● PROMPT
Print the data below exactly as it stands, and keep the pictures out.

● RECORDS TO PROCESS
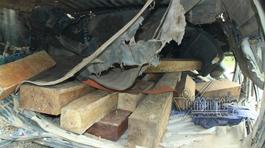 Lật xe gỗ lậu 2 người chết: Đình chỉ cả trạm quản lý bảo vệ rừng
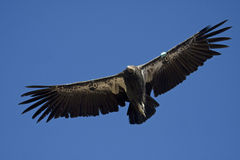 California condor. Endangered California condor flying with a blue sky background Royalty Free Stock Photography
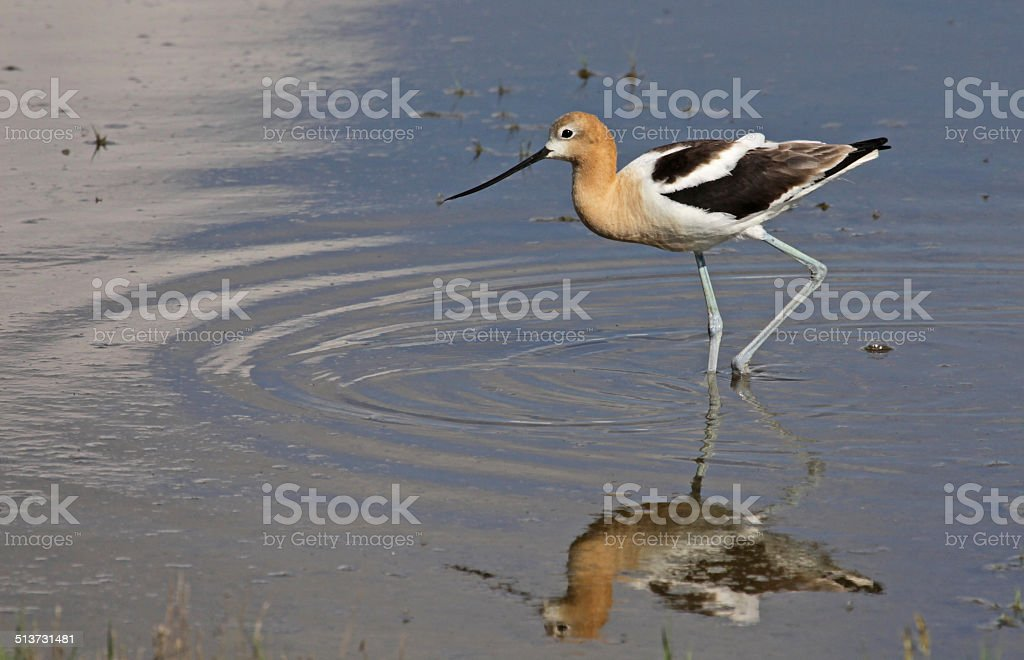Poised American Avocet stock photo
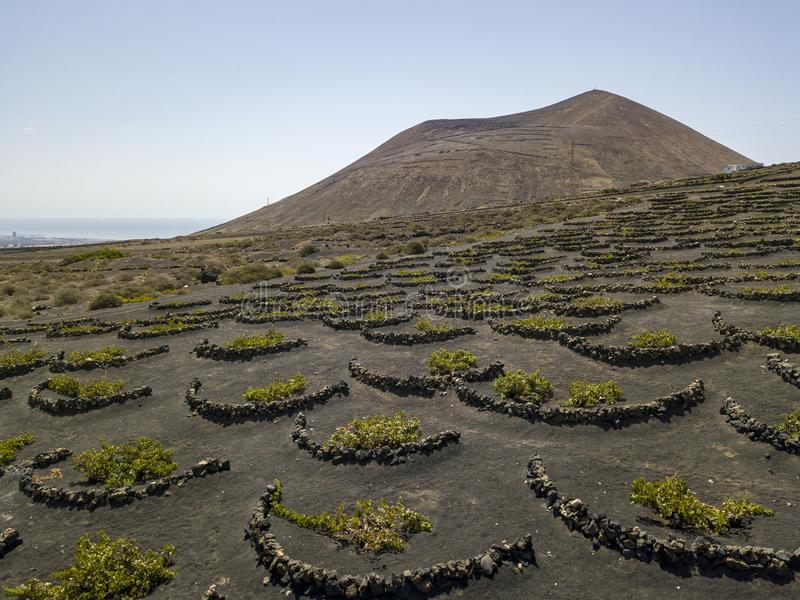 Aerial view of the wine cultivations on the volcanic soils of the island of Lanzarote. Canary Islands, Spain. Wine production. Aerial view of the wine royalty free stock images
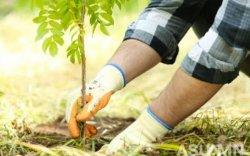 """""""Тэрбум мод"""" үндэсний хөдөлгөөнд 320 орчим ААН, байгууллага нэгджээ"""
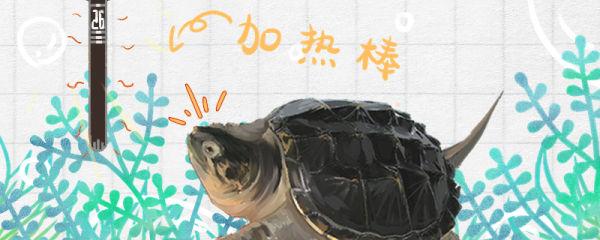 鳄龟需要加热棒吗,最低温度多少会死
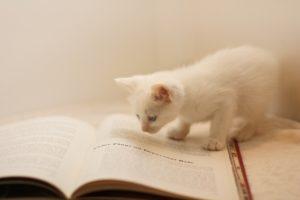 勉強する子猫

● ANSWER BELOW
 Lật xe gỗ lậu 2 người chết: Đình chỉ cả trạm quản lý bảo vệ rừng
 California condor. Endangered California condor flying with a blue sky background Royalty Free Stock Photography
Poised American Avocet stock photo
 Aerial view of the wine cultivations on the volcanic soils of the island of Lanzarote. Canary Islands, Spain. Wine production. Aerial view of the wine royalty free stock images
 """""""Тэрбум мод"""" үндэсний хөдөлгөөнд 320 орчим ААН, байгууллага нэгджээ"""
 鳄龟需要加热棒吗,最低温度多少会死
 勉強する子猫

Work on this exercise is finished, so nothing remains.